▶ Source text:
There's a lot of part-time. There you go. A lot of part-time. Take it away Austin. Tell us about that, that's what it is.

Speaker 1:

Take it away.

Speaker 2:

Austin, tell us about that. That's what it is.

Speaker 2:

So I was talking to Clyde about it in the office and Clyde actually brought this to my attention is that a ton of the jobs that were added they're part-time jobs, so you can't count that as employment fully. In my opinion, that shouldn't even be a stat on there and that's how they're making it look good, but in reality I think it's a lot worse than what they're portraying. Worse than what they're portraying and it did go up, but you know I mean part-time. A lot of people you can't survive on part-time. I hate to say that. So that's a. It's an issue on how they report the data.

Speaker 1:

But another thing that is startling to that concept of part-time is I'm not seeing and this is not just a mortgage thing or a real estate thing, but in every aspect of careers I'm not seeing a lot of new full-time positions being opened up. Why is that? Well, you've got AI that's coming into play. That can take half of the work off of your plate if you use it properly, so why would they go backwards? In turn, it's making more profit for the corporations hiring part-time labor For your average American.

Speaker 2:

I see it looks a little.

Speaker 1:

You know it's a little gloomy, correct and you know what else you don't have to do when you've got part-time workers. You don't have to pay their benefits, you don't have to pay their health care, 401k all the traditional things that we're used to seeing are not there. So that adds to that concept of the potential crisis that could come to be because they're not being honest with us about what's really going on in our world. In regards to the employment statistics, they're skewed.

Speaker 2:

I just, you know, it's such a weird time, like it's so weird. I never have experienced anything like this. That's all I can say. I mean yet. And then you got the stock market over here. That's like almost at all men highs, you know, yet people are in full blown debt. So it just makes me wonder, is it just full greed? And like corporations and hedge funds that are running the show? And that's the only thing that I can think is yes, that it is. But you know, again I like to talk about forecasting the future and remember I don't know if you remember like I called you in 2023 at the start, and I call everyone, like we talked about this on a podcast.

Speaker 2:

I called a bunch of people who have been in the industry for a long time and, right, I said where do you think? What do you think is going to happen with rates? Because that's when they started to go up, right. So I remember everyone said like, oh, they're going to come down to about. You know, I think they're gonna come down to five and a half. They're going to stabilize out and it's the market's going to stay good.

Speaker 2:

And I remember what I said. I said I don't see that happening at all. It's been too good for too long. I see them continuing to go. Oh, I think for like four rate cuts, right for the year. That's what the Fed Right, so that's what Powell was saying four rate cuts. And I said I don't see it happening. I just the proof is in the pudding. When you're out there and you see everyone's spending is doing and that's what I told cloud I said it's going to come back higher, like that's my opinion and rates are going to go up again. Yeah, and it's they're not going to come down. I said I don't think we're going to see a rate cut until like mid 2025. Well, that that is even now. I still think it might even be later than that.

Data items:
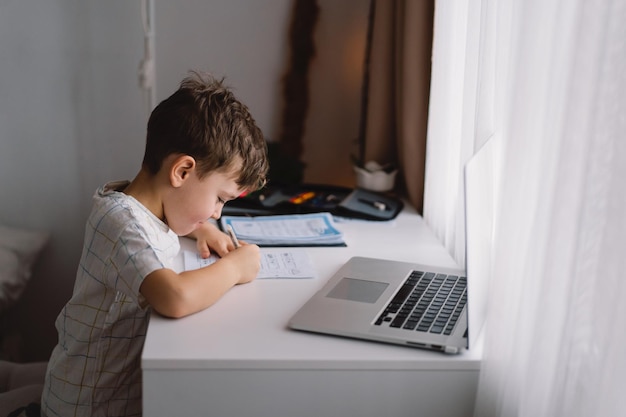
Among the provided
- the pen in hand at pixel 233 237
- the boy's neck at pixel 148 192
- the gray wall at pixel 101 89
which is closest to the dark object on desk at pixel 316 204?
the pen in hand at pixel 233 237

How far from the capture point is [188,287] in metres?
1.19

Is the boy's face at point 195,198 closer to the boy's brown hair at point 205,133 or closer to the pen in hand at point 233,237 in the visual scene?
the boy's brown hair at point 205,133

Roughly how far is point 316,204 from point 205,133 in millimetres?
674

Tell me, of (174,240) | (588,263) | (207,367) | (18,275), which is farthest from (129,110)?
(588,263)

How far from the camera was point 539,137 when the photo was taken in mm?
1006

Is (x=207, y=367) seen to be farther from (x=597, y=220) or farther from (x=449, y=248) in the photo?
(x=449, y=248)

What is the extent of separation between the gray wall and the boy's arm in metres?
1.12

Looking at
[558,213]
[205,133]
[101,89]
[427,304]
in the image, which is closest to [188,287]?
[205,133]

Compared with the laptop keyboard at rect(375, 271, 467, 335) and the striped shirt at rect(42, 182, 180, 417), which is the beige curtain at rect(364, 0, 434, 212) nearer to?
the laptop keyboard at rect(375, 271, 467, 335)

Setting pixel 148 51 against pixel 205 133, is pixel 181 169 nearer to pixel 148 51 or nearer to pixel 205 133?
pixel 205 133

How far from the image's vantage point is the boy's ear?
4.30 ft

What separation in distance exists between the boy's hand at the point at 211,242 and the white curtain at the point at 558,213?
57 centimetres

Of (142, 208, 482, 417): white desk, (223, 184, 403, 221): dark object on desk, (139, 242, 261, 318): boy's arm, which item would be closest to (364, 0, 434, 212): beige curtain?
(223, 184, 403, 221): dark object on desk

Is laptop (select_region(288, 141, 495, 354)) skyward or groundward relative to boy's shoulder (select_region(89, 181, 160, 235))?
groundward
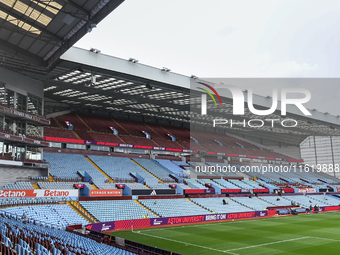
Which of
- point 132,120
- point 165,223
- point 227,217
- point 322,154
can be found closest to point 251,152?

▶ Instructions:
[1] Answer the following from the transcript on part-time employment and interest rates, one line each:
(a) Who first drew attention to the fact that many of the added jobs were part-time?
(b) Which traditional items are named as not being paid to part-time workers?
(c) How many rate cuts for the year does the transcript say Powell was talking about?
[2] Extend the transcript on part-time employment and interest rates, beginning after its final sentence.

▶ Responses in order:
[1]
(a) Clyde
(b) Benefits, health care and the 401k
(c) Four

[2]
Speaker 1:

I have to agree later than that if if, if they don't use it as some campaign. That's exactly correct and it goes back to the basics of what the Consumer Pricing Index reveals and what ways can we control it or bring it down? Well, the only thing is rates. According to them, I mean, they could, in my opinion, put some restrictions on corporation profits for maybe a year or two years to allow us to get back to normal. I'm not looking for handouts, that's not what I'm saying, but in the world that we live in, that consumers believe everything they see on TikTok and Facebook, you've got to have some restrictions that kind of put us in check a little bit.

Speaker 1:

I'm not one for government getting into our stuff, but if we as consumers can't band together to do it ourselves, then somebody does. I also, back when we saw rates going up, everybody was saying, oh, it's going to last only a little while. I didn't see it. I didn't see how it could possibly last a little while with the amount of spending that was going on and being directly attached to rates and pricing index. It just didn't make sense. Matter of fact, when he came out with the four rate cuts, I went he's full of shit.

Speaker 2:

Yeah, that's what I thought. There's no way it caused the market to blast, right? When they say that it's immediately, it's a whole, uh, you know, tactic that they can use to get people to spend money Speculation, speculation, right? So I'm going to go back to cause, uh, the old saying seeing here, with these stats, it's going to get pretty bad, yeah, pretty bad, until, like you have Uncle Sam, which is like your dad. You can't do this because people just they're not getting it Right, they're not going to regulate themselves, no, until they file for bankruptcy. I think you're going to see a lot of people file for bankruptcy. Yeah, I think that's what you're going to see them do, just to erase their debt. They're just going to rack up debt, file for bankruptcy and then start over. I mean, can't blame them, it's true, that's what they're going to do, right?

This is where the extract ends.